There was quite a scrummage to get on board with all the other people, and we had to take all of our bags off our bikes and load them all separately. It was as we were doing this that I had an ‘accident’ – I’ll not go into the messy details, but it was due to my ‘condition’! So, loading wasn’t particularly fun. However, we’d booked first class (all of £30 for the two of us) and so found our cabin, got settled and more importantly in my case cleaned up and then set about playing Poriot! It was very sedate to just sit at the front and watch the river slowly go by – unfortunately it never did go through the Sundarban Forest, but scenery was still stunnng and it was a great way to travel.
During our journey we stopped (or rather crashed into the jetty) at a few other places and experienced the bustle of passengers getting on and off as well as local food vendors jumping on to sell their produce and jumping off again before the boat departed.
A few early Bangladesh observations….
There appears to be far more overt smoking here – we were told in India that people (mainly men) do smoke, but tend to do it at home. However, here in Bangladesh it looks to be socially acceptable to smoke anywhere. In both countries cigarettes can be bought individually, which is not something we see at home anymore. We’ve seen a few men and women chewing pan, but certainly not on the scale we saw in India.
We’ve seen lots of men with dyed red/orange beards and/or hair (see the picture of the hotel garage security guard below) – we do see this in London too sometimes, but have yet to ask what it’s all about.

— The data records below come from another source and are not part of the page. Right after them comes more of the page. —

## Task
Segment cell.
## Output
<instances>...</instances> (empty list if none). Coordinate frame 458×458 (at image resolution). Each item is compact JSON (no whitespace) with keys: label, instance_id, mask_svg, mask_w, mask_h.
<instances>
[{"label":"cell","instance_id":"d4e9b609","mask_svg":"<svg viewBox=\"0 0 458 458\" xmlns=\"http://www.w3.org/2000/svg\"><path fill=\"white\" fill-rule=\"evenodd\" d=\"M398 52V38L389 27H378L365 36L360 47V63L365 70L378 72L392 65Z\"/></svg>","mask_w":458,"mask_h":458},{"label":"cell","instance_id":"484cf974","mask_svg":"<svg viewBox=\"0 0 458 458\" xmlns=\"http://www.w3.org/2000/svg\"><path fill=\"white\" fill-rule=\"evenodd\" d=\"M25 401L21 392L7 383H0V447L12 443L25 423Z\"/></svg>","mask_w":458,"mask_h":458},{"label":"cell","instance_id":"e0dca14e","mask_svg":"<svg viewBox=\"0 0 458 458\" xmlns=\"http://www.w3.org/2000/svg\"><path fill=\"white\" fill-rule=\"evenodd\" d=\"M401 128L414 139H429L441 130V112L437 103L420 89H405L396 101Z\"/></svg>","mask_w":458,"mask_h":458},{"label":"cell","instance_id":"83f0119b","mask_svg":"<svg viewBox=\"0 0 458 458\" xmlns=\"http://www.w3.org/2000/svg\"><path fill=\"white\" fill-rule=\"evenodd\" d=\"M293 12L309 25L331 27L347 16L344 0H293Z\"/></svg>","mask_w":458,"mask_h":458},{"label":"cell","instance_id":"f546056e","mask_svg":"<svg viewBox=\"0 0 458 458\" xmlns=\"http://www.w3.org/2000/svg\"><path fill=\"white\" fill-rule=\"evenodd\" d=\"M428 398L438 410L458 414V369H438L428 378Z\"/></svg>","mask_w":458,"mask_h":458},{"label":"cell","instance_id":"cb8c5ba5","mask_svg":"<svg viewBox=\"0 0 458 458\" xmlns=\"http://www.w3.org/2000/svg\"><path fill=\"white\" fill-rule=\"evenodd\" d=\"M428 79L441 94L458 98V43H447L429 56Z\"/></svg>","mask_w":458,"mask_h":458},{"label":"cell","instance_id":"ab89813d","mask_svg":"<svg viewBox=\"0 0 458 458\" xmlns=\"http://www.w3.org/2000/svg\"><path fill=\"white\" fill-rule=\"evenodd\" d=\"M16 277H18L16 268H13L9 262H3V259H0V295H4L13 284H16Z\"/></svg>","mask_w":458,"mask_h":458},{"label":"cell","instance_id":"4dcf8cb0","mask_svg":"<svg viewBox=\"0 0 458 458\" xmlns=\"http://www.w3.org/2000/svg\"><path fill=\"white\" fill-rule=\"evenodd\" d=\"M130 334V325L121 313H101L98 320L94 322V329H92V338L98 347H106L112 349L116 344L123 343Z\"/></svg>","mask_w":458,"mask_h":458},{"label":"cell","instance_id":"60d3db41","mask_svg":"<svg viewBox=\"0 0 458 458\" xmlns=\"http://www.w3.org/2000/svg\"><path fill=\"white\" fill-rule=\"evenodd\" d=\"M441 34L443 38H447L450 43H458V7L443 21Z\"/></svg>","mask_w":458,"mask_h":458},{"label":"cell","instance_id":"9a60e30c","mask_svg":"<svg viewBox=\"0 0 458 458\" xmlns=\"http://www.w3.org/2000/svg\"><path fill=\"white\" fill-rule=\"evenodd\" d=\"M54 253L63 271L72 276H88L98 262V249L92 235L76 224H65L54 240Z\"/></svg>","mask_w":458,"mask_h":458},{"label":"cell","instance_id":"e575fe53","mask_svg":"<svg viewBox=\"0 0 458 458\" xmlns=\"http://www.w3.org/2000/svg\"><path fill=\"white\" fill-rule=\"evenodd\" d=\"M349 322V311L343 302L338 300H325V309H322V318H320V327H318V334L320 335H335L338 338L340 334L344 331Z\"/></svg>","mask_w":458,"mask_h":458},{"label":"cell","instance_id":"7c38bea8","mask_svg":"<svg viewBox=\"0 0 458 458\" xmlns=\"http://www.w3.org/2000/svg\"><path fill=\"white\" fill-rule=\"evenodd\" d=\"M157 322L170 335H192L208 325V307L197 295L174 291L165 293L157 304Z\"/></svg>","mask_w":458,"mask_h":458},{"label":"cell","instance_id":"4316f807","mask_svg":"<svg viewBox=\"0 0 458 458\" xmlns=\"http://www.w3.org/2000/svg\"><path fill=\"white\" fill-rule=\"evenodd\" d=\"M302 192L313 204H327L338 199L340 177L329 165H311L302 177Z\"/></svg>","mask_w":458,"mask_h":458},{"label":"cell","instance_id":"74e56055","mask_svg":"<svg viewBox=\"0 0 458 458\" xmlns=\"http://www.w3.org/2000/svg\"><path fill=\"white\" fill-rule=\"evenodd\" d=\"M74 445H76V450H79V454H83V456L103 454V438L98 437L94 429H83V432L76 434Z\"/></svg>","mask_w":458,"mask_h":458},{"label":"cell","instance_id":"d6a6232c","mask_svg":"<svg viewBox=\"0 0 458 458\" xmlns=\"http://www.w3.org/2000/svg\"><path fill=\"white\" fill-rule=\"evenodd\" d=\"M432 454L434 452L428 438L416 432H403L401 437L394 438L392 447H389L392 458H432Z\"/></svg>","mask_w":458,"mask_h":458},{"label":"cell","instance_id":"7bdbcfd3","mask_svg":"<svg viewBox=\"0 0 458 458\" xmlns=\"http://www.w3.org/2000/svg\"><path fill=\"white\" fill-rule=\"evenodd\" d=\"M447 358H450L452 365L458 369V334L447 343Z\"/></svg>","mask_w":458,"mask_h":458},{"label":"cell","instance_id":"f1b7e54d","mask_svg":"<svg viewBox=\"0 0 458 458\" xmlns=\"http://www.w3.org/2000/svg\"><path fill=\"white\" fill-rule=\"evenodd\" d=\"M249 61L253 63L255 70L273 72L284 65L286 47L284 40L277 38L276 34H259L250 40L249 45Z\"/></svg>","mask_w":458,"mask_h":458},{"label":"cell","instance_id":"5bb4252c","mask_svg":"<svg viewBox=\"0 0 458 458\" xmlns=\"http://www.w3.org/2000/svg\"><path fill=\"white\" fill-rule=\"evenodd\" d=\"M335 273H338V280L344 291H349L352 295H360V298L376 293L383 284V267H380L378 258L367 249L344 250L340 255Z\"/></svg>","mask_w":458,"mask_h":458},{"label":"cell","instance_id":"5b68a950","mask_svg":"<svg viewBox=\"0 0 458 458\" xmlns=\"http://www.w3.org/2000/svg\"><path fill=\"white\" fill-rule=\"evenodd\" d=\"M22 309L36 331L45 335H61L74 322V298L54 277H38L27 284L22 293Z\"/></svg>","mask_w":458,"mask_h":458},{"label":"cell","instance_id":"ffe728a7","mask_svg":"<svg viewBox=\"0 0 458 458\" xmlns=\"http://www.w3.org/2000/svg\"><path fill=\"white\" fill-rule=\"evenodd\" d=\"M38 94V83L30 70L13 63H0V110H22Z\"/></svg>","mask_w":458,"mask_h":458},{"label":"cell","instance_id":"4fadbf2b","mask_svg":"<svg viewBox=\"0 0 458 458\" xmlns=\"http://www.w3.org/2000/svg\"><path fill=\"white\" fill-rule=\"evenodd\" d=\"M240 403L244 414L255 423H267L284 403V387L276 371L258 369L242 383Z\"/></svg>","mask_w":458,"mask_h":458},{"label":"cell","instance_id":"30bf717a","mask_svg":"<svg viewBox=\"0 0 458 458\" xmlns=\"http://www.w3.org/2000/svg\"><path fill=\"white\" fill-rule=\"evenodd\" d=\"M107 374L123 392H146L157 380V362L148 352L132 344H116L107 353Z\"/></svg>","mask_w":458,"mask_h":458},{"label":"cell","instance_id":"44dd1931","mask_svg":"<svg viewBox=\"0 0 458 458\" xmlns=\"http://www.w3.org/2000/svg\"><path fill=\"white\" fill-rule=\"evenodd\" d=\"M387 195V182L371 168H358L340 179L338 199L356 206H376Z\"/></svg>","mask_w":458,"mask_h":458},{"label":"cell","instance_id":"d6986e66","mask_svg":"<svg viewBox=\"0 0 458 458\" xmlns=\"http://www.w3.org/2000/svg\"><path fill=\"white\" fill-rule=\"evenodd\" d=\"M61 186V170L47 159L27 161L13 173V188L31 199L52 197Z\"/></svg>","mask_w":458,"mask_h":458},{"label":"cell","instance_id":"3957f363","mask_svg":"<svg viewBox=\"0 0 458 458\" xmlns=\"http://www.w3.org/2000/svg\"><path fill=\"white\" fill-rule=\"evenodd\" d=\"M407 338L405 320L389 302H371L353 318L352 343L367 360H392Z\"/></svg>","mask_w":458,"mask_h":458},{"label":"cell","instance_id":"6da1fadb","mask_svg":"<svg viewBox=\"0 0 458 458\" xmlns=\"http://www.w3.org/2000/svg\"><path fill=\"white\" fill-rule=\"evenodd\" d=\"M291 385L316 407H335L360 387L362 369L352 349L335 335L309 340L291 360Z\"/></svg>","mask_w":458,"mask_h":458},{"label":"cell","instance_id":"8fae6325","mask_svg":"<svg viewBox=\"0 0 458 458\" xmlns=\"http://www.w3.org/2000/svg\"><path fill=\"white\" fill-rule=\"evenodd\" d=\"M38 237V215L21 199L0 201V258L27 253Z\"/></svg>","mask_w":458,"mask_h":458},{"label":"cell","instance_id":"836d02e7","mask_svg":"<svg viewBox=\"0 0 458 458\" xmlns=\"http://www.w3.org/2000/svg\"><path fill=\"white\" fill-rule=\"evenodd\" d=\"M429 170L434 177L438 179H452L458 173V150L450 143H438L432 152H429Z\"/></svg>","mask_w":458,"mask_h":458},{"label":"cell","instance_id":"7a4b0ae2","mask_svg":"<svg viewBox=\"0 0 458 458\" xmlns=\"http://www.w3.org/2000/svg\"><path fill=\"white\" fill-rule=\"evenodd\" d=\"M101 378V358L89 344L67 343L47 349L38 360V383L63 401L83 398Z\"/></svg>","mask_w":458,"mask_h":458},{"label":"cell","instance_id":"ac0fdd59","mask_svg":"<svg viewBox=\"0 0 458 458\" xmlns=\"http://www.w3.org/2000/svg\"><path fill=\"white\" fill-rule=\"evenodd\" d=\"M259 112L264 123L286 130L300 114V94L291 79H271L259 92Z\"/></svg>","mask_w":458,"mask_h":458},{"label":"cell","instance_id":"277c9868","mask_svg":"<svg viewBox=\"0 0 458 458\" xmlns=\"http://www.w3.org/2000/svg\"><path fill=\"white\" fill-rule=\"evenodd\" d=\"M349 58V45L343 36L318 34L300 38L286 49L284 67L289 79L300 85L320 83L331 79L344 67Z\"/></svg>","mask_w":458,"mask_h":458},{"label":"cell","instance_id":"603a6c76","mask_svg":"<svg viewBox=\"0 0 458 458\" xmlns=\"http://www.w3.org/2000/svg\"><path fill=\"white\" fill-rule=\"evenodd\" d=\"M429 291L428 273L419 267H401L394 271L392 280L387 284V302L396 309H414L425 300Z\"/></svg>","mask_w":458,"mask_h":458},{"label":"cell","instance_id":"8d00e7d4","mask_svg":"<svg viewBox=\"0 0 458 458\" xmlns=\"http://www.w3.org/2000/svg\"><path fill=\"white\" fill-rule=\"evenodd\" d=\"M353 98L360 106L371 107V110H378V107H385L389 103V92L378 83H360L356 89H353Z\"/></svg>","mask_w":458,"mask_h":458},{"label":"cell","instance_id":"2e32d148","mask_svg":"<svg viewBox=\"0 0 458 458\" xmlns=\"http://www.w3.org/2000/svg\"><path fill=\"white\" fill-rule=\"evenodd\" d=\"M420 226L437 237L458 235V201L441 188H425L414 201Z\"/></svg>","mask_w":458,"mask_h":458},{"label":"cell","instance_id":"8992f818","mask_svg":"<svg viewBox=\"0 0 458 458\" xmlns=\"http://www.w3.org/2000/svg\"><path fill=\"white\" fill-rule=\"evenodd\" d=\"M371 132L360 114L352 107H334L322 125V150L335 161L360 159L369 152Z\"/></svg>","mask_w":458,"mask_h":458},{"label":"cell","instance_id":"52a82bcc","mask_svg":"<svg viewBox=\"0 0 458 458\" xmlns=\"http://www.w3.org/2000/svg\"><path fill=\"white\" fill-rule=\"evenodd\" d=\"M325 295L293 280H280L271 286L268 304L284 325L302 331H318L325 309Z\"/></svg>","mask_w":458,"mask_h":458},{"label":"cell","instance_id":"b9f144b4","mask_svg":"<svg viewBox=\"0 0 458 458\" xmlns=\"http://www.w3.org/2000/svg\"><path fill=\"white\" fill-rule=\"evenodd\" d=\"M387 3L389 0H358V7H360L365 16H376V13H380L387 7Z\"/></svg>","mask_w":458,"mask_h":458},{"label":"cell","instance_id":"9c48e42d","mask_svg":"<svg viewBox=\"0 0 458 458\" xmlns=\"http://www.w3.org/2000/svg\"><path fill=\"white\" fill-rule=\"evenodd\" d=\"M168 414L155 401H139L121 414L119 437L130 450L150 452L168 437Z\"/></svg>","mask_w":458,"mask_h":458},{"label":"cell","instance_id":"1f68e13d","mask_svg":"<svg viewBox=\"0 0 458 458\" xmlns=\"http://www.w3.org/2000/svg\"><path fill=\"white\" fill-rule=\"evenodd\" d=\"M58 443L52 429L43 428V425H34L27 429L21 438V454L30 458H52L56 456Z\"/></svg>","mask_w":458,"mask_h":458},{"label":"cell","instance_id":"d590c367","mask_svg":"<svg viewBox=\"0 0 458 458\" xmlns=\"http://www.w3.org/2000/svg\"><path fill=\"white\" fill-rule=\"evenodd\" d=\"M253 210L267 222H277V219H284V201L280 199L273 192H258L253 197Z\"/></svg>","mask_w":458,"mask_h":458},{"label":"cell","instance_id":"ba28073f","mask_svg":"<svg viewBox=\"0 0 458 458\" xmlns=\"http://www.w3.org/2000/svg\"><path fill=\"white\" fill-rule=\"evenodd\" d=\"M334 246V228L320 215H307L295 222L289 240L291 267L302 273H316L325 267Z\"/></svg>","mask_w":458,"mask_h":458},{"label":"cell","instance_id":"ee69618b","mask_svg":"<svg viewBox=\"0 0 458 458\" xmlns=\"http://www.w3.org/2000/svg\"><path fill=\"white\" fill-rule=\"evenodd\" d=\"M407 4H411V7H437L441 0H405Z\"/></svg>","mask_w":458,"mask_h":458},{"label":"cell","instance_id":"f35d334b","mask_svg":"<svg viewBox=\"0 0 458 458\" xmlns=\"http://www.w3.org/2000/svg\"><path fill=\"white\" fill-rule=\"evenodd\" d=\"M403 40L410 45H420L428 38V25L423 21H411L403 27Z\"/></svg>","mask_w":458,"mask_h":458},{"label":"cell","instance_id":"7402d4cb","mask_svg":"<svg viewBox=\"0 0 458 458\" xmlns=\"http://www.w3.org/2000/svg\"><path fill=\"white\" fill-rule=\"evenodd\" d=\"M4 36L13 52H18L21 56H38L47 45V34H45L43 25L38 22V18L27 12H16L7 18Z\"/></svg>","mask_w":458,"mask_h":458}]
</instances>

There is so much less rubbish lying around than in India, and whilst it’s not totally clean, it is a much nicer environment. We’ve also seen what looks like a municipal rubbish collection service of sorts.
There is also very little written English. Back in India we could understand most signs, packaging, etc as it would have both Sanskrit and English. But from what we have seen in Bangladesh so far this is not the case here.